Economics – investments/finance/insurance (Session Code: BM3)

Track: MARKET AND INDUSTRY DEVELOPMENT
WEDNESDAY, 5 DECEMBER 2007, 14:00 - 15:30



Chairs:
Klaus Rave, Fördergesellschaft Windenergie e.V (FGW), Germany
Chris Greenwood, New Energy Finance Ltd, United Kingdom

 


NON RECOURSE FINANCING OF OFFSHORE WIND FARMS - THE EXAMPLES OF Q7 AND C-POWER  
BM3.2 

Presenting author:

Jérôme Guillet
Dexia Crédit Local, France  
Co-author(s):

Summary

Dexia and Rabobank have closed the first ever financing of an offshore windfarm last October with the Q7 project off the Dutch Coast (120 MW, 60 Vestas V-80 turbines). Dexia has more recently closed the C-Power transaction in Belgium (30MW, 6 Repower 5MW turbines). This paper describes what risks associated with offshore projects were seen as the most significant and how the banks became comfortable with taking such risks and under what terms they accepted to provide funding for these projects. Lessons for future projects are drawn.


Full description

In October 2006, Dexia and Rabobank closed the first ever non-recourse financing for an offshore wind farm. EUR 219 M of long term debt were provided for the construction (under separate contracts with Vestas and Van Oord) and long term operation (by Vestas) of the 120 MW (60 Vestas V-80 turbines) Q7 windfarm to be built off the Dutch coast. In May 2007, Dexia closed a second non-recourse financing, for the C-Power project in Belgium. EUR 107M of long term debt was provided for the construction (under separate contracts with Repower, Derdging/Fabricom and ABB) and long term operation (by Repower) of the 30 MW (6 Repower 5MW turbines) wind farm off the Belgian coast.

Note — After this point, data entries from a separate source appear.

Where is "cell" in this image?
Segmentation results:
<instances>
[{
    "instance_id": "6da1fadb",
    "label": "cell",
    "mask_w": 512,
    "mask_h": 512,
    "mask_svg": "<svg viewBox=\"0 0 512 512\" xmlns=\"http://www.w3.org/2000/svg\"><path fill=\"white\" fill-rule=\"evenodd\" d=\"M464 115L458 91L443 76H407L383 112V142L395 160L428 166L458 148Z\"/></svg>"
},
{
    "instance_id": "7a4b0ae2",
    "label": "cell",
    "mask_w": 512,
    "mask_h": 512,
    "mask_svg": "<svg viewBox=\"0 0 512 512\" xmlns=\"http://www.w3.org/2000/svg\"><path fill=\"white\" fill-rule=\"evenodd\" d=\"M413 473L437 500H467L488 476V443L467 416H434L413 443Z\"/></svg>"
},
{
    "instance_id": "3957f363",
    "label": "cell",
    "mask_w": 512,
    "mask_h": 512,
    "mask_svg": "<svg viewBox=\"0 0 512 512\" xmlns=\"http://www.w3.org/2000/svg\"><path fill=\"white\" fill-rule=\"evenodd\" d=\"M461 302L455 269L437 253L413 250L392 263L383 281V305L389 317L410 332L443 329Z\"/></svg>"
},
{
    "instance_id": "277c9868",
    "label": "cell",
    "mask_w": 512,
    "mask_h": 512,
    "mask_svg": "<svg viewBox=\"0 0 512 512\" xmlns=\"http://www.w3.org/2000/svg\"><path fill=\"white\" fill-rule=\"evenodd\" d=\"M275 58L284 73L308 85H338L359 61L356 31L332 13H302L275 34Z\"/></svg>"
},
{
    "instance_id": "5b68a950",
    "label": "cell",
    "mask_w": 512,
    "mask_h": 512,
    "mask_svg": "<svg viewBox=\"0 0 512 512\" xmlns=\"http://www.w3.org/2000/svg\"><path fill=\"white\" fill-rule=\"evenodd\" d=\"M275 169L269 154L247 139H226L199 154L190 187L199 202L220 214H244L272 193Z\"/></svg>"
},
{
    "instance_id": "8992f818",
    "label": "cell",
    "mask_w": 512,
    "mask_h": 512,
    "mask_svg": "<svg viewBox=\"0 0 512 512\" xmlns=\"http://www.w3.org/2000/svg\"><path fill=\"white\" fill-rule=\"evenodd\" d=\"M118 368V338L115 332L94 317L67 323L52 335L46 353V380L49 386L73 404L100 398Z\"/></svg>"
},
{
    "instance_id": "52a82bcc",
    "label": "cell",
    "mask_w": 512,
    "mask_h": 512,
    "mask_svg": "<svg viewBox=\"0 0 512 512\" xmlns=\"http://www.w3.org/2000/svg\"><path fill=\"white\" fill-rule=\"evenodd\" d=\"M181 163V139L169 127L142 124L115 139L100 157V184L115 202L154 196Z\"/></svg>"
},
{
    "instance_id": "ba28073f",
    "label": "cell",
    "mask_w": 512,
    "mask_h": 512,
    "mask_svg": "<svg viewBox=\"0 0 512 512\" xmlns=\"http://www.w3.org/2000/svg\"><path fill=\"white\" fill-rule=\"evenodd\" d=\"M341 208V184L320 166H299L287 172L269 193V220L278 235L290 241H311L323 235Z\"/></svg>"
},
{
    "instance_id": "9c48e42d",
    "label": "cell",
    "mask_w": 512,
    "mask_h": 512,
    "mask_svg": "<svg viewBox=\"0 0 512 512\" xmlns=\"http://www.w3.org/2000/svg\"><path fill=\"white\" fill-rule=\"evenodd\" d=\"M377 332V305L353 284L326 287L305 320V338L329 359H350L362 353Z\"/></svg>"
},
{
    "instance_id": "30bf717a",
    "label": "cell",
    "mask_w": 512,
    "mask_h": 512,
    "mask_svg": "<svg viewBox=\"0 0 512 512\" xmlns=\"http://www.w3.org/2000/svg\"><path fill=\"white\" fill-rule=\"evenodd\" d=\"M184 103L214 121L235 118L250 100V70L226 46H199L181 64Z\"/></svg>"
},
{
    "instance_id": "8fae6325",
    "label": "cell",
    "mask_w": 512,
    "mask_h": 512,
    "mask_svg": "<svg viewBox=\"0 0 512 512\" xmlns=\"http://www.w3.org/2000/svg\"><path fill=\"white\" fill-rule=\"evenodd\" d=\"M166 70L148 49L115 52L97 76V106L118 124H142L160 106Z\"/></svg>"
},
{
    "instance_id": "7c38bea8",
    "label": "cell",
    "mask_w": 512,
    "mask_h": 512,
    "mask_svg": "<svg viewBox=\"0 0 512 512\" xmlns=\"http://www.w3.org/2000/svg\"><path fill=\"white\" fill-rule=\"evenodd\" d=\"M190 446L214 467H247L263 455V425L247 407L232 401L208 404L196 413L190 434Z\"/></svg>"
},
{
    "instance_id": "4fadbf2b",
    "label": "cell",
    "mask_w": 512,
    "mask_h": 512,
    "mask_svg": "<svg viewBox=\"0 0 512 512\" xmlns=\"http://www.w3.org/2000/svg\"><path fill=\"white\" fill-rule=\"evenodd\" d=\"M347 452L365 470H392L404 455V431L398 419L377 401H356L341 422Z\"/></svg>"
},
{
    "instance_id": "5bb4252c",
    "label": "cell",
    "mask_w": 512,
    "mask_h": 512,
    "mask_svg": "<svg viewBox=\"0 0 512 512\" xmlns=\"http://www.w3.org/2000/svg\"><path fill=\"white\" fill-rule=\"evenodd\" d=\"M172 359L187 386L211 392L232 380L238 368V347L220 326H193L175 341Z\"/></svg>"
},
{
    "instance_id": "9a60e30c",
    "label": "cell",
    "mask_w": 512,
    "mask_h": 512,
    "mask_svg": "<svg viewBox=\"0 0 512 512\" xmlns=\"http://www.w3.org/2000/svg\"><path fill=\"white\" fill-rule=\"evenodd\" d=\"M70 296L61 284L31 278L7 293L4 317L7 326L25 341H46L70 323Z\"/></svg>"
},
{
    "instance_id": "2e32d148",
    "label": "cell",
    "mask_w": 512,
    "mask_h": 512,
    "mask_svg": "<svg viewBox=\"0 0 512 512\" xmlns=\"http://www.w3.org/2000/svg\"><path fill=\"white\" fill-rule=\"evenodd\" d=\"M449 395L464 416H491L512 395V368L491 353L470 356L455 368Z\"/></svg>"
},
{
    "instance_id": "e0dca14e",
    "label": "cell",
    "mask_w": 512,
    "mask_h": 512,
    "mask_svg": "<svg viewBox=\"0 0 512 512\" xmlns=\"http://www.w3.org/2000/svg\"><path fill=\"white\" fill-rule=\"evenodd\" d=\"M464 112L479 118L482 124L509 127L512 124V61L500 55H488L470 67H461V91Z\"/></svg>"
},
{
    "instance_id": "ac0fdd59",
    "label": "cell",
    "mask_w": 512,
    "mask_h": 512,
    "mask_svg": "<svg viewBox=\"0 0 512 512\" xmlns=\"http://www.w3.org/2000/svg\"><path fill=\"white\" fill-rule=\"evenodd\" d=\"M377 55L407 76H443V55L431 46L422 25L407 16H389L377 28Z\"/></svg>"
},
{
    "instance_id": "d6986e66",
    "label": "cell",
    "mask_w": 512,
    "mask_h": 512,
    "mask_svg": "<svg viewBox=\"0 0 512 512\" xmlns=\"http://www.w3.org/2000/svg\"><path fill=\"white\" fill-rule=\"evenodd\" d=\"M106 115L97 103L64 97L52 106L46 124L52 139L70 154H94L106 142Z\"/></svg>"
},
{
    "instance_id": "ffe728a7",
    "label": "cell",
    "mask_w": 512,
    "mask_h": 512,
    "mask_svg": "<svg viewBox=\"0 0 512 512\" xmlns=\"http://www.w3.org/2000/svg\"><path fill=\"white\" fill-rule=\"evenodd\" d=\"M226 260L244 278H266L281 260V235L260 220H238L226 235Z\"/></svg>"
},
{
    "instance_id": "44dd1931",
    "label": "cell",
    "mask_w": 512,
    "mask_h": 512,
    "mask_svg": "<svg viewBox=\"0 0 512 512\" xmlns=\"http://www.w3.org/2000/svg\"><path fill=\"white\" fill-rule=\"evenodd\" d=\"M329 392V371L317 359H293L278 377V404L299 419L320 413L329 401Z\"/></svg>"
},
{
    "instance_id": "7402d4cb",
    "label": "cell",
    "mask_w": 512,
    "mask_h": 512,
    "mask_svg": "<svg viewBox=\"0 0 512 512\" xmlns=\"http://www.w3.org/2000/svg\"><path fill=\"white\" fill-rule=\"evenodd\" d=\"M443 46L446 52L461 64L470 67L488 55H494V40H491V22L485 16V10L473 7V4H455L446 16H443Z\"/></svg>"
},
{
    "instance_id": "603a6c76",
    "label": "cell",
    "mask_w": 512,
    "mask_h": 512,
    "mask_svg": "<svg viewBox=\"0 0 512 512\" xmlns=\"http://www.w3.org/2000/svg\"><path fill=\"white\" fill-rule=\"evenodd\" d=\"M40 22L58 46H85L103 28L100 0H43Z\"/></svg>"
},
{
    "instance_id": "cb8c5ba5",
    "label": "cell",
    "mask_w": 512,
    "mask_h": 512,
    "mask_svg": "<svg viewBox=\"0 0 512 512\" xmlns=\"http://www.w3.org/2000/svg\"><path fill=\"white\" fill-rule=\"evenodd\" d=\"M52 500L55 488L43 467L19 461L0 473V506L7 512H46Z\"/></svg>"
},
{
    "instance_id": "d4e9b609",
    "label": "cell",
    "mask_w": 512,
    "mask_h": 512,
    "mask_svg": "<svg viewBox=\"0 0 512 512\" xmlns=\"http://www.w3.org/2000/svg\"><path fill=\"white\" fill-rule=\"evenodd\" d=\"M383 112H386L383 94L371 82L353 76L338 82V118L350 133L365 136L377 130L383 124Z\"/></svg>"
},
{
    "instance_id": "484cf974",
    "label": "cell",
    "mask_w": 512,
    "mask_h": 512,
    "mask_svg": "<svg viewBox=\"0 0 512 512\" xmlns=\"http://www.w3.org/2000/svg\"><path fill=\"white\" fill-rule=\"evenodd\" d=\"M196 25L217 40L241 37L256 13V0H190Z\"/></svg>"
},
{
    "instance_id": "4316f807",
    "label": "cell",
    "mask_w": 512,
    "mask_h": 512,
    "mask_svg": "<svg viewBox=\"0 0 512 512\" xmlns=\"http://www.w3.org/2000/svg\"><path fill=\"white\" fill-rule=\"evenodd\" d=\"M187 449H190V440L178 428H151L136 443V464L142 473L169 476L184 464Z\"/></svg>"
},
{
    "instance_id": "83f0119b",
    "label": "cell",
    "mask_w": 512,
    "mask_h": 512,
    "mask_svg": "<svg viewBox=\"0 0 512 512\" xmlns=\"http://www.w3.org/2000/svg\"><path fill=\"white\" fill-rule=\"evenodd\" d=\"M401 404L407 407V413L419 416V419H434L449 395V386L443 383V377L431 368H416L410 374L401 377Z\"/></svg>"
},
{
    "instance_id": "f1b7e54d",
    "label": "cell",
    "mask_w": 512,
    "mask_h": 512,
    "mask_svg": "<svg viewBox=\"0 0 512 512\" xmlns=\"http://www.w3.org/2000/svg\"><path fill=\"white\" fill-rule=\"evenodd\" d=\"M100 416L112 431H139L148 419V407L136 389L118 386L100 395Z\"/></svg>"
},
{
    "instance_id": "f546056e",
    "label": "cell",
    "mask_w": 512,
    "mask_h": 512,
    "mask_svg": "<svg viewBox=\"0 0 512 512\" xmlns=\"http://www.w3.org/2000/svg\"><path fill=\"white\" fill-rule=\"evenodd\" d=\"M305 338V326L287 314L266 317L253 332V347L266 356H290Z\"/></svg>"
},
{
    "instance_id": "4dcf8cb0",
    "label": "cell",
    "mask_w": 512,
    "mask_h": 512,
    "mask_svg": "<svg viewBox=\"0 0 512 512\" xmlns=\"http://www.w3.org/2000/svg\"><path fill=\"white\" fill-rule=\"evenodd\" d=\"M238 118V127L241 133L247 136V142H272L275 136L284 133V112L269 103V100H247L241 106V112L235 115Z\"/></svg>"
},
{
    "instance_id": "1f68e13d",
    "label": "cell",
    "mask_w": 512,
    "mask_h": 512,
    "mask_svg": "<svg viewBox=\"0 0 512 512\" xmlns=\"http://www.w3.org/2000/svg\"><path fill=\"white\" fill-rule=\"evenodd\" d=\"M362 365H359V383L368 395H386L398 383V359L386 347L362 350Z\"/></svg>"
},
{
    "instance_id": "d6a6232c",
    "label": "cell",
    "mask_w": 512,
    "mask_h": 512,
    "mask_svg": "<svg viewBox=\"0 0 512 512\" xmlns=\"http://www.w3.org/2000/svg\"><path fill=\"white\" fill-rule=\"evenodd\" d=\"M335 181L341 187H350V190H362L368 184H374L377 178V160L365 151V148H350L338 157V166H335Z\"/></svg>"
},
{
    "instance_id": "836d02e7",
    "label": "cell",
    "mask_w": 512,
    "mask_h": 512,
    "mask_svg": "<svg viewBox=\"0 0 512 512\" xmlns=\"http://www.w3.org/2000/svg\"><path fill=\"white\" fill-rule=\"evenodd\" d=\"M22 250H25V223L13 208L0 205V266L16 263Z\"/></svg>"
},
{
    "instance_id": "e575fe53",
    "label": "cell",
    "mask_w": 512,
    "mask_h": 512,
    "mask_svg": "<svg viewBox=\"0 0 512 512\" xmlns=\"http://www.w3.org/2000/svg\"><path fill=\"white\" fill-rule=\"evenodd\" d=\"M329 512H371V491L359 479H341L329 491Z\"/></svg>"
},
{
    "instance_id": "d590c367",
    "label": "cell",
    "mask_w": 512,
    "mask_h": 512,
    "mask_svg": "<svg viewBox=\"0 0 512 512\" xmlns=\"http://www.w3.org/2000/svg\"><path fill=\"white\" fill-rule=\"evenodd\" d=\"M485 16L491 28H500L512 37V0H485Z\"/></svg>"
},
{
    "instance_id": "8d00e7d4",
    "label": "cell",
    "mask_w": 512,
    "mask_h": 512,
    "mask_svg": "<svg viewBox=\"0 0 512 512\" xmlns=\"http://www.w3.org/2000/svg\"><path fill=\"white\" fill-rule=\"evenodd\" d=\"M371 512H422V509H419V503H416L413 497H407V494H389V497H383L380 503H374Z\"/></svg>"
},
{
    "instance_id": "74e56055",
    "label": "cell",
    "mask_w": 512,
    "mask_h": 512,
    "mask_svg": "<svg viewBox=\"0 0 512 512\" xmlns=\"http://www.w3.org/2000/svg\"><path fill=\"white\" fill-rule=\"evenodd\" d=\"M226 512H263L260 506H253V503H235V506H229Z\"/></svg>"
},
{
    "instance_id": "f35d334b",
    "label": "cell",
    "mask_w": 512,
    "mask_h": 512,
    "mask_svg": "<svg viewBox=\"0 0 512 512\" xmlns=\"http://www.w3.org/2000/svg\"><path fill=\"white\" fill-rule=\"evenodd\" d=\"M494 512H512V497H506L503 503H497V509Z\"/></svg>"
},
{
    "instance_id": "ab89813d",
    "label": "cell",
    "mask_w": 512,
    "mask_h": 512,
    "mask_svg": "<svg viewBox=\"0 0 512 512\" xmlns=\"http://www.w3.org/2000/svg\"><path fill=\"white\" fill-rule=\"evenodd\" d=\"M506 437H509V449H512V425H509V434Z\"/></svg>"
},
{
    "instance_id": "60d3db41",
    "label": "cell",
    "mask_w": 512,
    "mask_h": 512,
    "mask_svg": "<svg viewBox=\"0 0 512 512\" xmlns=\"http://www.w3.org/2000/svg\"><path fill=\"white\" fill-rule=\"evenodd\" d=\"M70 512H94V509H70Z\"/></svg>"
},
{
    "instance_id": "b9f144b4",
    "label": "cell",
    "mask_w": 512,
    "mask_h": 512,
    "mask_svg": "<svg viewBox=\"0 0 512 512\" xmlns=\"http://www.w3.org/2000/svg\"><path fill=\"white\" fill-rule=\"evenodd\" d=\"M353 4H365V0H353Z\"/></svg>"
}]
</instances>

[The presentation will further describe the projects and the main terms of the financings]

Both operations showed that it is now possible to provide bank debt finance to offshore projects without financial recourse to the sponsors, provided that a certain number of criteria are met. These are as follows:

- fully permitted projects. Banks will not take any development risk whatsoever.
- supportive regulatory framework, providing a predictable and large enough revenue stream and supporting the economics of the project
- strong design, management and engineering for the project, as validated by independent advisors
- detailed planning of the operational phase, including precise estimates of needs for spare parts, number of interventions, vessel and crane requirements, all in view of turbine design, sea conditions, and health and safety requirements
- strong commitment by all parties to the project, in the form of contractual guarantees and including financial penalties but also bonuses
- worst case scenario analysis, with backup solutions available, in the form of contingent debt and equity in pre-identified, and pre-committed amounts

[presentation to further detail these points]

There is no “one size fits all” solution. Each project will have different financing requirements, depending on the goals and the experience of the sponsors, the technical parameters of the transaction, and the contractual framework. In each case, detailed due diligence (covering legal, technical, wind, insurance and accounting aspects of the transaction) with specialized consultants will provide the banks with the necessary information to negotiate risk allocation mechanisms (for known risks, expected risks, and worst case scenarios) with the sponsors. As C-Power and Q7 demonstrate, it is now possible to find mechanisms that allow banks to fund significant fractions of total offshore project costs.